For the last 17 years a neighbor of ours has been watching us leave for weeks at a time on our motorcycle rides across America.  Following us on social media, his dream was to retire, buy a Gold Wing, and ride it across country.  Which he was finally able to do, after leaving his bike here when moving to Virginia and flying back for his dream ride.  I was excited for him, I love to ride and travel the back roads, and he expressed a common desire, and said he would get with me to plan his ride.  Which he never did, instead relying on his GPS, and somehow missing all of the great places in America there are to see.  Using his GPS it carefully avoided such places as Grand Canyon, Canyon de Chelly, The Million Dollar Highway loop, Route 66, and the hill country of Texas.  Instead he saw I-40, 17, 10, and then 81 on his way home.  He got to eat at GPS sponsored fast food, use exit numbers for direction, and bragged of his 680 mile day, thinks he is an Iron Butt Rider, somehow missing the whole purpose of why we ride, we take on many forms.  He will talk to his non-riding neighbors who will think him a nut or a hero, but if he encounters anyone who actually tours, he will come up short.  He saw America one interstate at a time, cruise set, and missing all the country has to offer for a motorcycle rider.  This upsets me, as he has the time and money, a rare commodity having both at the same time, and thinks he saw America, and is a touring rider.  Close, he rode the freeways across it, and close, he did it on a motorcycle, but fell short of becoming a real touring rider, settling for a GPS version of America, the shortest distance between two points the aim, and being cheated on his experience.  He had all the same resources available to him I do, plus my experience, plus some long distance rider friends I introduced him to, yet he chose to do it all by himself.  Sadly I had called this, as I have seen guys like him whose pencil has an eraser at both ends just in case, but never have to use it because they never stray from what the internet tells them.  That bastion of truth once again ruining a great ride, and sadly he will never know it.

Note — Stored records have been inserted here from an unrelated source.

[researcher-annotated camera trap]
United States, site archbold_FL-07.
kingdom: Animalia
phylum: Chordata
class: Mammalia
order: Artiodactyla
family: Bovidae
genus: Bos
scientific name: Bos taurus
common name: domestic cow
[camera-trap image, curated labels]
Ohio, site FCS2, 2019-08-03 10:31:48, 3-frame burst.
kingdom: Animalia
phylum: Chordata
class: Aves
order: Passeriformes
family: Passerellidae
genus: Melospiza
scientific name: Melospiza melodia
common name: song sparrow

I used to minister with a man whose whole Christian experience was inside the church.  Saved at church, taught at church, tithed at church, doing all the church things that he was told make him a Christian.  But when called to go out and minister, he found the real world much different than the safe walls of the church.  Told to go out by a man hiding behind a pulpit, who had never done it, his church experience with Jesus caused him heartache and heartbreak on the outside.  Why weren’t the poor he had signed up to minister to interested in tithing, missions trips, and Christian how to books?  Why weren’t they excited about the latest KLOVE worship music, and why weren’t they immersed in a Bible study as he was?  I think he tried to do it, but on his own, and finally I had to ask him to leave.  His success in ministry was based on numbers, ad sadly after a few years when he left, a week after a man who attended faithfully to our group asked “what was the name of the other guy who used to come with you?”  Maybe a fitting epitaph for a dying Christian, who only knew Jesus within the four walls he called church.

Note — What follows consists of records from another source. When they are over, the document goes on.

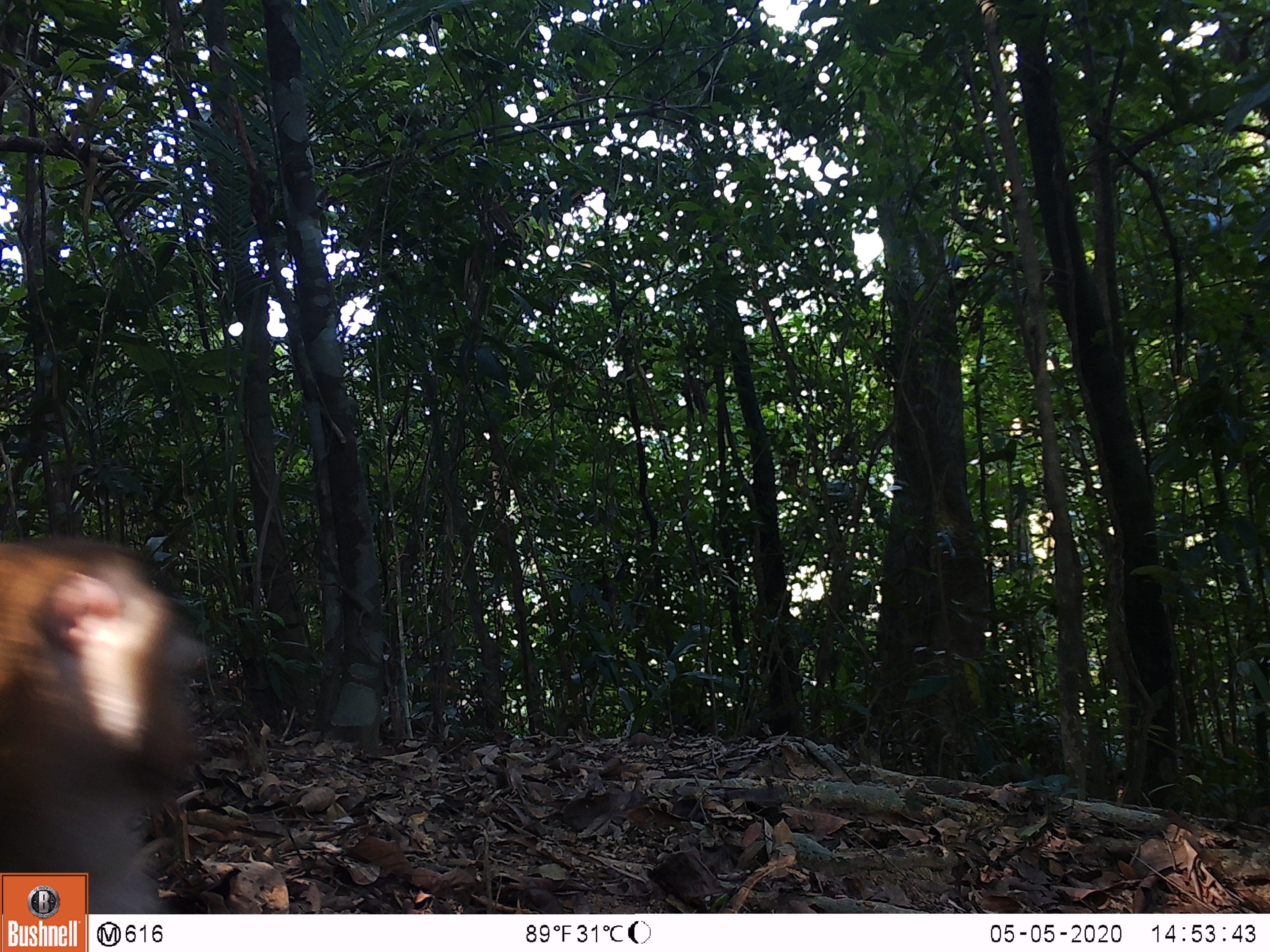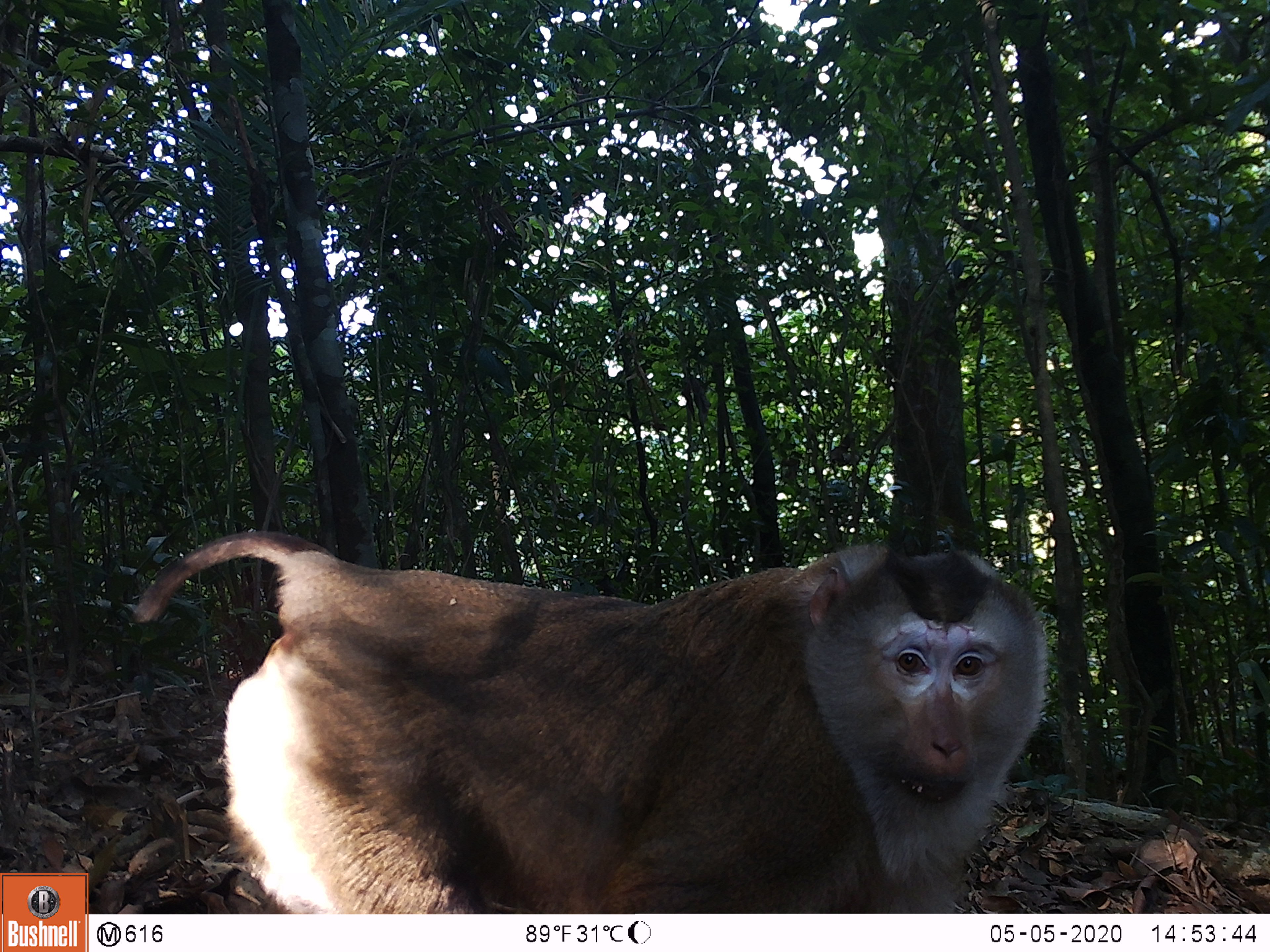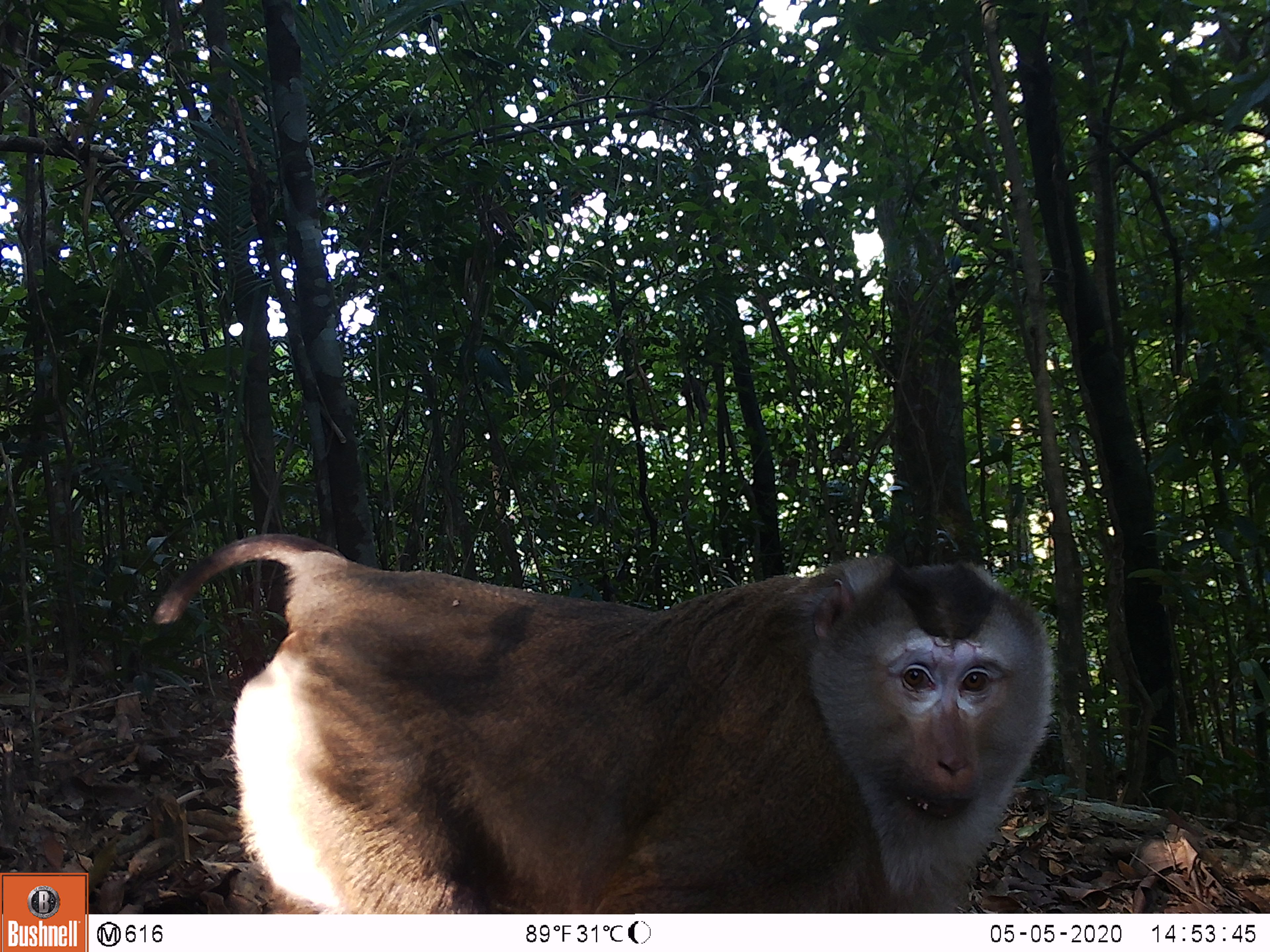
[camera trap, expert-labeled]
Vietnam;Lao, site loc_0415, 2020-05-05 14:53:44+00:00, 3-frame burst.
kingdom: Animalia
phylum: Chordata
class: Mammalia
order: Primates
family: Cercopithecidae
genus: Macaca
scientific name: Macaca nemestrina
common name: pig-tailed macaque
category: pig tailed macaque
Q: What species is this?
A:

We find Jesus spending most of his time on the road, praying,teaching, healing, and ministering as needed.  He didn’t go to church, but pointed out we are the church, and while it is great to gather, the real blessings occur in everyday life with him.  When what you have been taught can be applied.  I wonder how many confuse Jesus with the church, and think they are saved because they go to church?  How many churches don’t talk abut sin and repentance, but concentrate on personal growth by staying within the church?  An interview on a college campus years ago with students asked about the church gave some rude, but true answers.  But about Jesus they had mostly good things to say, but equated him with the church, so stayed away.  Like my rider friend falling short of the truth of riding by following a GPS and taking the safe route, going to church religiously, and choosing religion over the truth of the gospel, Jesus Christ.  Knowing Jesus saves you, and going to church nourishes you, not the opposite.  Only Jesus saves, man doesn’t, programs, procedures, and processes don’t either.  Yet many settle for a Sunday visit, albeit reluctantly,and miss out on all the blessings, all the joy, and all the Jesus offered.  A ride less taken, like a quick trip across America, some relate to Jesus the same way, a quick trip on Sundays, living the church life of a Christian, but never taking it to a lost and dying world.  And if they take the church instead of  Jesus, they are bound to fail, as homeless, hungry, and thirsty, lonely and abused need love now, not a message or sermon.  For long after the words are forgotten, the action will be remembered.  We all can recall the ministry of Jesus, but we don’t recall all the words.  Yet we don’t follow his example of doing, just of saying.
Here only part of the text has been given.